- INSTRUCTIONS TO FOLLOW:
Reproduce the following material exactly, including every line.

··· RAW RECORDS

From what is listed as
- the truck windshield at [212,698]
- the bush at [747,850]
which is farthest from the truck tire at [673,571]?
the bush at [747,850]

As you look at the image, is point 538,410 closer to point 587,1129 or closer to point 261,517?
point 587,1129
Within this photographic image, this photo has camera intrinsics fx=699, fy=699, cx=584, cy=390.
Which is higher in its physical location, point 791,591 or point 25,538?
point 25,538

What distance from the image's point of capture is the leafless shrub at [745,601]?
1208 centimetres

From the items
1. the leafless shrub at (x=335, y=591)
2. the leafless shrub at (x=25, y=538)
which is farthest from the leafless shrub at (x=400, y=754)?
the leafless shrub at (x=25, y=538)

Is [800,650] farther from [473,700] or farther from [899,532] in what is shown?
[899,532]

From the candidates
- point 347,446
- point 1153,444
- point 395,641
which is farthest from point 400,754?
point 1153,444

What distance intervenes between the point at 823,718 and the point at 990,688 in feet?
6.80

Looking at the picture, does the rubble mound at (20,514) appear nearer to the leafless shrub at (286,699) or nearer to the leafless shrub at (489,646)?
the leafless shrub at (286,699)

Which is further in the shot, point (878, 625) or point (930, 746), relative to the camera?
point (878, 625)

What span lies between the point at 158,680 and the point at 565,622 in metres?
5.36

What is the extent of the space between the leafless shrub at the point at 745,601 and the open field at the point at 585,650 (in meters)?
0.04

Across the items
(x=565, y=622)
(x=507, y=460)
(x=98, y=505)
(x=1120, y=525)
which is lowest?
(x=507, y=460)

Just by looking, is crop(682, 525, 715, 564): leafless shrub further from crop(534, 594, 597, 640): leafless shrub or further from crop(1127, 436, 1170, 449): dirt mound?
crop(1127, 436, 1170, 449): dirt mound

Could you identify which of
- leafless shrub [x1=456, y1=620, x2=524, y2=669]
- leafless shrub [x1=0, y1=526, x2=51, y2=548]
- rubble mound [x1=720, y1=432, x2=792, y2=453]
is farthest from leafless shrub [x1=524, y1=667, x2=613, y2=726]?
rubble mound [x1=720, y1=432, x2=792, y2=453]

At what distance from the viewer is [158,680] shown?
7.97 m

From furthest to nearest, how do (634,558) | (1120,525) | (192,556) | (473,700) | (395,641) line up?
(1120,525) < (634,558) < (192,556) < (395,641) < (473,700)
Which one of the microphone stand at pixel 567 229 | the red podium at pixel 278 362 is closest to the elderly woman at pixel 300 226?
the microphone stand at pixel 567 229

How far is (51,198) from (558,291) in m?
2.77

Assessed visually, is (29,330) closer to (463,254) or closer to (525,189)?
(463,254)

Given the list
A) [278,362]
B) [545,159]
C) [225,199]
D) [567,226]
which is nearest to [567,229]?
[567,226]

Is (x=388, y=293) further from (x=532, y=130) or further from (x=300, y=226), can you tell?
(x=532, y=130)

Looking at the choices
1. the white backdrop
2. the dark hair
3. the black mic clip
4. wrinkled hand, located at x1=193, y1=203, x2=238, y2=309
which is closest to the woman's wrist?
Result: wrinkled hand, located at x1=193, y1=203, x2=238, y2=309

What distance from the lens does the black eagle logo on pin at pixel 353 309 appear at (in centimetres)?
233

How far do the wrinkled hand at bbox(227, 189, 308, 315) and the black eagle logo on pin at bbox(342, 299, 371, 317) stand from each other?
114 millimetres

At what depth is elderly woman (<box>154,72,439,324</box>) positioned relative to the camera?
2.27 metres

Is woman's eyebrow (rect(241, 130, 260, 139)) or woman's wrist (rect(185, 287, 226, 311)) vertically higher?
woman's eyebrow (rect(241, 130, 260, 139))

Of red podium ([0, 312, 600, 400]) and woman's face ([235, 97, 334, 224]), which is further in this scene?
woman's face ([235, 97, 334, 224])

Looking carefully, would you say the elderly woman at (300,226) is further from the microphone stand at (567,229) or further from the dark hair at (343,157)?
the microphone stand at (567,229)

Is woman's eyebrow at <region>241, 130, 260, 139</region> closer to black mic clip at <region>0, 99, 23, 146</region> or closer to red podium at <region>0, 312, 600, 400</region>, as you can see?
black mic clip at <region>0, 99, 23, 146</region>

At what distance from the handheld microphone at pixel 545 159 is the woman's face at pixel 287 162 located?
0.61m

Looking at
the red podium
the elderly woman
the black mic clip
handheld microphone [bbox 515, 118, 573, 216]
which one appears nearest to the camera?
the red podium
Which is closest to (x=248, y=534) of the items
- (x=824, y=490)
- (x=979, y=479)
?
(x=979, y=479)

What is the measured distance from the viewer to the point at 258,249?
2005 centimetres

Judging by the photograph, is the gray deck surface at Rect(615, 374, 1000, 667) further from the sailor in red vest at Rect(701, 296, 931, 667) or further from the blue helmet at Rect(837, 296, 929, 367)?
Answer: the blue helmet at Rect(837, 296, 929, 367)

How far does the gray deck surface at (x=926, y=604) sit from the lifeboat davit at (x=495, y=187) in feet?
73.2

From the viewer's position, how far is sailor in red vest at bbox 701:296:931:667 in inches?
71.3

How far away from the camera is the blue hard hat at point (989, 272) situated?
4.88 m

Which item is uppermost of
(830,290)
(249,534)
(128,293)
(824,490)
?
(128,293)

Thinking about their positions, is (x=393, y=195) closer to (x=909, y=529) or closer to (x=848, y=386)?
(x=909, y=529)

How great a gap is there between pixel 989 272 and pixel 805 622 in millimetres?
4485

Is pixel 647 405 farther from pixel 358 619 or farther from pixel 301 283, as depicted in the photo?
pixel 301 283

······

- WRITTEN ANSWER:
From what is listed as
- the truck windshield at [212,698]
- the bush at [747,850]
which is farthest from the truck tire at [673,571]?
the bush at [747,850]

As you look at the image, is point 538,410 closer to point 587,1129 or closer to point 261,517?
point 587,1129
Within this photographic image, this photo has camera intrinsics fx=699, fy=699, cx=584, cy=390.
Which is higher in its physical location, point 791,591 or point 25,538?
point 25,538

What distance from the image's point of capture is the leafless shrub at [745,601]?
1208 centimetres

From the items
1. the leafless shrub at (x=335, y=591)
2. the leafless shrub at (x=25, y=538)
which is farthest from the leafless shrub at (x=400, y=754)?
the leafless shrub at (x=25, y=538)

Is [800,650] farther from [473,700] or farther from [899,532] in what is shown?
[899,532]

From the candidates
- point 347,446
- point 1153,444
- point 395,641
which is farthest from point 400,754?
point 1153,444

What distance intervenes between the point at 823,718 and the point at 990,688 in feet?
6.80

Looking at the picture, does the rubble mound at (20,514) appear nearer to the leafless shrub at (286,699) or nearer to the leafless shrub at (489,646)?
the leafless shrub at (286,699)

Which is further in the shot, point (878, 625) or point (930, 746), relative to the camera?
point (878, 625)

What span lies between the point at 158,680 and the point at 565,622 in metres?
5.36

What is the extent of the space between the leafless shrub at the point at 745,601 and the open field at the point at 585,650 (in meters)?
0.04

Across the items
(x=565, y=622)
(x=507, y=460)
(x=98, y=505)
(x=1120, y=525)
which is lowest?
(x=507, y=460)

Just by looking, is crop(682, 525, 715, 564): leafless shrub further from crop(534, 594, 597, 640): leafless shrub or further from crop(1127, 436, 1170, 449): dirt mound?
crop(1127, 436, 1170, 449): dirt mound

Could you identify which of
- leafless shrub [x1=456, y1=620, x2=524, y2=669]
- leafless shrub [x1=0, y1=526, x2=51, y2=548]
- rubble mound [x1=720, y1=432, x2=792, y2=453]
is farthest from leafless shrub [x1=524, y1=667, x2=613, y2=726]?
rubble mound [x1=720, y1=432, x2=792, y2=453]

At what distance from the viewer is [158,680] shown?
7.97 m

From furthest to nearest, how do (634,558) | (1120,525) | (192,556) | (473,700) | (395,641) line up?
(1120,525) < (634,558) < (192,556) < (395,641) < (473,700)
Which one of the microphone stand at pixel 567 229 | the red podium at pixel 278 362 is closest to the elderly woman at pixel 300 226?
the microphone stand at pixel 567 229

How far is (51,198) from (558,291) in m?
2.77

Assessed visually, is (29,330) closer to (463,254) or closer to (525,189)?
(463,254)

Given the list
A) [278,362]
B) [545,159]
C) [225,199]
D) [567,226]
which is nearest to [567,229]?
[567,226]

Is (x=388, y=293) further from (x=532, y=130) or further from (x=300, y=226), can you tell?
(x=532, y=130)

Looking at the choices
1. the white backdrop
2. the dark hair
3. the black mic clip
4. wrinkled hand, located at x1=193, y1=203, x2=238, y2=309
which is closest to the woman's wrist?
Result: wrinkled hand, located at x1=193, y1=203, x2=238, y2=309

What distance from the lens does the black eagle logo on pin at pixel 353 309 appear at (in centimetres)?
233

How far do the wrinkled hand at bbox(227, 189, 308, 315) and the black eagle logo on pin at bbox(342, 299, 371, 317) stand from each other?
114 millimetres

At what depth is elderly woman (<box>154,72,439,324</box>) positioned relative to the camera?
2.27 metres

Is woman's eyebrow (rect(241, 130, 260, 139)) or woman's wrist (rect(185, 287, 226, 311)) vertically higher?
woman's eyebrow (rect(241, 130, 260, 139))

Of red podium ([0, 312, 600, 400]) and woman's face ([235, 97, 334, 224]), which is further in this scene?
woman's face ([235, 97, 334, 224])

Looking carefully, would you say the elderly woman at (300,226) is further from the microphone stand at (567,229) or further from the dark hair at (343,157)?
the microphone stand at (567,229)

Is woman's eyebrow at <region>241, 130, 260, 139</region> closer to black mic clip at <region>0, 99, 23, 146</region> or closer to red podium at <region>0, 312, 600, 400</region>, as you can see?
black mic clip at <region>0, 99, 23, 146</region>

At what distance from the handheld microphone at pixel 545 159 is the woman's face at pixel 287 162 located?
0.61m

Looking at
the red podium
the elderly woman
the black mic clip
handheld microphone [bbox 515, 118, 573, 216]
which one appears nearest to the camera?
the red podium
Which is closest to (x=248, y=534) of the items
- (x=824, y=490)
- (x=979, y=479)
?
(x=979, y=479)

What is the measured distance from the viewer to the point at 258,249?
2005 centimetres

Judging by the photograph, is the gray deck surface at Rect(615, 374, 1000, 667) further from the sailor in red vest at Rect(701, 296, 931, 667) or further from the blue helmet at Rect(837, 296, 929, 367)?
Answer: the blue helmet at Rect(837, 296, 929, 367)

How far does the gray deck surface at (x=926, y=604) sit from the lifeboat davit at (x=495, y=187) in feet?
73.2

From the viewer's position, how far is sailor in red vest at bbox 701:296:931:667 in inches?
71.3

How far away from the camera is the blue hard hat at point (989, 272) situated?
4.88 m

Which item is uppermost of
(830,290)
(249,534)
(128,293)
(824,490)
?
(128,293)

Thinking about their positions, is (x=393, y=195) closer to (x=909, y=529) or closer to (x=848, y=386)?
(x=909, y=529)

How great a gap is there between pixel 989 272 and pixel 805 622 in millimetres?
4485

Is pixel 647 405 farther from pixel 358 619 or farther from pixel 301 283, as depicted in the photo?
pixel 301 283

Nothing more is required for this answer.